Veillée de Noël 25 décembre 2004
 

 

En ces jours là
Ces jours-ci, ici, la ville est agitée, bruissante, pleine de mouvements, énervée
Ces jours-là à Bethléem pareillement, tout était mouvements et foule

Et tout près, dans le silence de cette très longue nuit d'hiver, sous les étoiles, une naissance, un nouveau-né

Ce tout nouveau-né dans sa faiblesse a le pouvoir de nous rassembler, pour cette veillée de Noël
- ceux qui viennent ici régulièrement vivre en communauté leur foi et leur prière,
- ceux qui passent au cours d'un voyage… d'un séjour…, de l'autre bout de la France ou du monde (Australie)
- et aussi ceux qui tiennent à célébrer avec l'Eglise universelle, dans cette église de Saint Merri, un des grands moments de joie de l'année

Cette grande nouvelle, cette bonne nouvelle, cette grâce de Dieu présent aux hommes, Saint Paul nous dit qu'elle s'est manifestée pour le salut de tous ; proches ou lointains, ils sont présents à nous ce soir.

Nous allons avancer ensemble dans cette histoire, en plusieurs étapes, autour des textes d' Isaïe et de Luc.

¢ Avec ISAIE d'abord,
le peuple est dans les ténèbres, la lumière se lève, passage de libération, éternellement recommencé

¢ Avec LUC ensuite et en trois temps
- dans un premier temps,
il nous raconte la simple histoire d'une naissance, en ce temps-là, en ce pays-là, en cette nuit-là,
- dans un deuxième temps
c'est l'annonce aux premiers voisins, les bergers : aujourd'hui vous est né un sauveur ; face aux attentes des hommes, quel signe est cette naissance? (quels commencements/ quelle espérance ?
- puis dans un troisième temps, les bergers voient, et repartent dans la joie ;
cet enfant avec ses parents qui n'avaient pas de place, comment l'annoncer au monde ?

¢ Et , après la prière eucharistique et la communion, que nous célébrerons autour de ces grandes tables, nous écouterons encore la forte voix d'ISAIE, qui nous annonce l'heure de la justice, et une paix sans fin, dans l'amour invincible du Seigneur de l'Univers.

Ombres et lumières, paroles et silences, musiques et chants vont nous accompagner.

ISAÏE 9, 1-16

C'est cette nuit, la plus longue de l'année, dans cette église, enveloppée, vêtue de lumière et d'ombre que nous faisons nôtre cette parole :
" un peuple qui marchait dans les ténèbres a vu une grande lumière "
Ténèbres du récit de la Genèse,
Ténèbres de l'Origine
Lumière, celle de la même Genèse
Lumière de l'Origine
Un peuple habite une terre de l'ombre, une terre de la douleur.
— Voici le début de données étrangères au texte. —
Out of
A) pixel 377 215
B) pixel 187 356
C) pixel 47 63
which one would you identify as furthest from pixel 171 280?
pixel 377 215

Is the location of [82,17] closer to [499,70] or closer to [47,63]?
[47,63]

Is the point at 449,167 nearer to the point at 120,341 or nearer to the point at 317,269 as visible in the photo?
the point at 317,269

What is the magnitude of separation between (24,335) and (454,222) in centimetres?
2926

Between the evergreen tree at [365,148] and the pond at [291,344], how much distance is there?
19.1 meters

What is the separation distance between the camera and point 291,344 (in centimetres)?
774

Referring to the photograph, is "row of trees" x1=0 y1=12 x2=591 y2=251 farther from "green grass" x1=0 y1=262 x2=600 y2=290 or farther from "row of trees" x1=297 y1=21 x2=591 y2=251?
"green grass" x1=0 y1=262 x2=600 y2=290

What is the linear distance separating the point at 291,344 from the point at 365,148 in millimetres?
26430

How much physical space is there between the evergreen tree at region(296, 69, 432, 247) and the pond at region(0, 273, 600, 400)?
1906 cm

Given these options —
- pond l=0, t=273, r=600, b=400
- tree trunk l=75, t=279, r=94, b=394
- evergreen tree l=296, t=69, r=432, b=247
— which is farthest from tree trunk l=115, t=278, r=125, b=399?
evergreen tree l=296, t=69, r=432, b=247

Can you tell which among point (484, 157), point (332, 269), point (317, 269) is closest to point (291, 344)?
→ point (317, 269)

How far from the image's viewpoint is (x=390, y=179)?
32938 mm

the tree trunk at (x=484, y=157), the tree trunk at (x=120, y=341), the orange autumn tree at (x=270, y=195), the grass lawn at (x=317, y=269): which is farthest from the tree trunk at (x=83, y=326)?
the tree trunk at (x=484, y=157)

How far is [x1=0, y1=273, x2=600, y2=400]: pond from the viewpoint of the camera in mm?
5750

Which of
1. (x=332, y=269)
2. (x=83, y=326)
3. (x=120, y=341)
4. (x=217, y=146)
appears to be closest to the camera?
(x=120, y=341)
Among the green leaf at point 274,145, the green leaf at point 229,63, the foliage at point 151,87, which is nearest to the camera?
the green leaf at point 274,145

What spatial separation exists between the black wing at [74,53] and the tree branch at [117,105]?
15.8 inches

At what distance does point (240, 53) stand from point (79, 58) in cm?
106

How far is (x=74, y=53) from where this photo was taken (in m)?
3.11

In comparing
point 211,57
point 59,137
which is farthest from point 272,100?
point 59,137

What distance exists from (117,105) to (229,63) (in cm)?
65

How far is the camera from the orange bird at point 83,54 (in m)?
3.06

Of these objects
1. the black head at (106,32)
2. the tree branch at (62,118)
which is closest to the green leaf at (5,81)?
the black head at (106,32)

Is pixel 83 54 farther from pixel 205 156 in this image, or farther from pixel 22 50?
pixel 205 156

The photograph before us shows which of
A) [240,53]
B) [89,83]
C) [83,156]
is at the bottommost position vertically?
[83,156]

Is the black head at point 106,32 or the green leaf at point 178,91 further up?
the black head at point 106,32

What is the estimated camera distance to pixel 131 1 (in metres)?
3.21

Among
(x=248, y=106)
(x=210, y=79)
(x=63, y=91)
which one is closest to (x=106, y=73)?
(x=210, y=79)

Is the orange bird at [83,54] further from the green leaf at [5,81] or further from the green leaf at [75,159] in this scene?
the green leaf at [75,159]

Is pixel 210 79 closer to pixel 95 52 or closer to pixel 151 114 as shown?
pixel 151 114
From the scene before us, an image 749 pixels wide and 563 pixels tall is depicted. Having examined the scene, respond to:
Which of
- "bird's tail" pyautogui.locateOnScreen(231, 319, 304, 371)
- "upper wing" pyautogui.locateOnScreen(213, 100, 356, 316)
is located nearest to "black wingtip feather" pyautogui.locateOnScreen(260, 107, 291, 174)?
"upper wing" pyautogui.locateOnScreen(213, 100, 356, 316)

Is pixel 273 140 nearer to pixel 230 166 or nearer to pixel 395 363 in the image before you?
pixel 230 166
Mais c'est un peuple… un peuple qui marche…dans les ténèbres… mais qui marche.
Ces ténèbres nous les connaissons et il ne me semble pas nécessaire de citer ce soir les faits et les images que nous évoquent ces mots de douleur et de ténèbres…Ils sont notre quotidien et notre pays de l'ombre, nous les portons et nous les vivons.
Portons les, ce soir, pour marcher vers cette lumière
Lumière qui saura nous donner un autre regard,
Qui saura nous libérer du joug et des gourdins qui pèsent aujourd'hui sur nos épaules
Lumière qui saura nous donner une once de vie autre et nouvelle comme celle de l'enfant de noël.

Un peuple qui marche sur sa terre de douleur et VOIT !
Sommes nous cette communauté, ce peuple capable de VOIR ?
Voir une lumière au travers de nos ténèbres ?
Voir une lumière donnée ce soir par la naissance d'un petit homme ?
Lumière donnée il y a 2000 ans et pour toujours !
Lumière donnée pour éclairer nos ténèbres, pour vaincre l'ombre mais non pour l'abolir !
Oui, c'est bien au sein même de ces ténèbres que la lumière brille.
Ombre et lumière ne peuvent être séparées. L'ombre est à elle seule le signe que la lumière existe.
Le peuple dans les ténèbres voit la lumière, elle n'est aucunement le fruit d'une volonté ou imagination humaine, mais elle EST là, donnée à voir.
Il ne s'agit plus, pour nous, d'espérer une autre vie, une autre lumière, voire même un sauveur…
" un enfant nous est né, un sauveur nous a été donné "
C'est celui-ci que nous accueillons cette nuit.
Ce tout petit homme a traversé la ténèbre pour toujours. Il a fait pour nous ce grand passage de la Résurrection et il peut ainsi renaître ce soir au milieu de nous.
2000 ans après nous sommes, ce soir, un peuple capable de VOIR la lumière, de marcher malgré nos ténèbres, parce que nous savons qu'une lumière luit pour toujours et ne s'éteindra jamais.

Nous voici ainsi enveloppés de lumière.
Les bougies tenues autour de l'assemblée vont remonter vers le lieu de la célébration en passant de mains en mains afin que chacun puisse vraiment VOIR que ce soir une lumière brille à jamais dans nos ténèbres.

Florence Carillon, 24 décembre 2004


LUC chapitre 2, versets 1 à 7

Dans cette première partie de l'évangile, Luc fait mention d'évènements factuels qui ont eu lieu au moment de la naissance de Jésus.

On est dans le temps - une période de l'histoire d'un pays occupé - en difficulté forcément - En plus, il faut aller se faire recenser… On imagine les va-et-vient, l'inquiétude, voire le mécontentement des gens. Ces démarches administratives n'avaient pas toujours lieu à côté de chez soi…

C'est le cas de Joseph. Il lui faut rejoindre Bethléem, quitter sa maison de Nazareth où il habite avec Marie.
Marie… elle est enceinte, elle porte son enfant comme toutes les femmes d'hier et d'aujourd'hui. Bientôt à terme, elle fait quand même le voyage.
C'est dans ce contexte-là que Jésus va naître, semblable à tous les nouveaux-nés du monde.
Il sera comme les autres enfants, bien de son époque, bien de son pays.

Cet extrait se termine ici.